Keywords: COVID-19, SARS-CoV-2, Asymptomatic carrier, Incubation period, Pneumonia
Abstract
Objectives
With the ongoing outbreak of COVID-19 around the world, it has become a worldwide health concern. One previous study reported a family cluster with an asymptomatic transmission of COVID-19. Here, we report another series of cases and further demonstrate the repeatability of the transmission of COVID-19 by pre-symptomatic carriers.
Methods
A familial cluster of five patients associated with COVID-19 was enrolled in the hospital. We collected epidemiological and clinical characteristics, laboratory outcomes from electronic medical records, and also verified them with the patients and their families.
Results
Among them, three family members (Case 3/4/5) had returned from Wuhan. Additionally, two family members, those who had not traveled to Wuhan, also contracted COVID-19 after contacting with the other three family members. Case 1 developed severe pneumonia and was admitted to the ICU. Case 3 and Case 5 presented fever and cough on days two through three of hospitalization and had ground-glass opacity changes in their lungs. Case 4 presented with diarrhea and pharyngalgia after admission without radiographic abnormalities. Case 2 presented no clinical nor radiographic abnormalities. All five cases had an increasing level of C-reactive protein.
Conclusions
Our findings indicate that COVID-19 can be transmitted by asymptomatic carriers during the incubation period.
1. Introduction
On Dec 31, 2019, the government of Hubei Province, China, first reported a group of confused patients with pneumonia (The Central Government of the People's Republic of China, 2020). Metagenomics sequencing analysis revealed a novel coronavirus, which was officially named SARS-CoV-2 and is the cause of the disease called COVID-19 (World Health Organization, 2020a). The National Health Commission (NHC) established COVID-19 as a category B infectious disease with A-class management on Jan 20 (The Central Government of the People's Republic of China, 2020). Furthermore, on Jan 30, the WHO issued a Public Health Emergency of International Concern (PHEIC) alarm and appealed to specialists all over the world to work together to control the rapid spread of COVID-19. As of Mar 8, there had been 80,859 confirmed COVID-19 patients in China, including 3,100 deaths. Internationally, over 100 countries have now reported laboratory-confirmed cases, including a total of 24,031 cases (World Health Organization, 2020b). As of March 27, 2020, the World Health Association reports that there are 465,915 confirmed cases of COVID-19 worldwide; 21,031 have died, a mortality rate of about 4.5%.

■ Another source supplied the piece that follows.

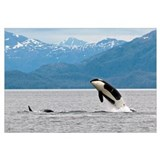 View of an Orca from the AT1 Transient Pod jumping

The first clinical data from 41 individuals with a confirmed diagnosis of COVID-19 from Wuhan, China, have been published (Huang et al., 2020). Most of them had been directly exposed to the Wuhan wholesale seafood market, which sells freshly slaughtered game animals that were the original infection source (Huang et al., 2020). The present data strongly suggest that game animals or mammals were probably intermediate hosts of SARS-CoV-2 that originated from the Chinese horseshoe bat (Zhou et al., 2020, Lu et al., 2020). The virus has preferential tropism to human airway epithelial cells through the same cellular receptor as that for SARS, angiotensin-converting enzyme 2 (ACE2), which is a central body receptor for the surface glycoprotein S of the virus (Munster et al., 2020). The way to ascertain disease depends on positive real-time reverse transcription-polymerase chain reaction (rRT-PCR) results for SARS-CoV-2 nucleic acid. The associated mortality rates are 2-3% (World Health Organization, 2020b, Chen et al., 2020). Currently, there are no definite antiviral therapies or vaccines for COVID-19, although some drugs are under investigation.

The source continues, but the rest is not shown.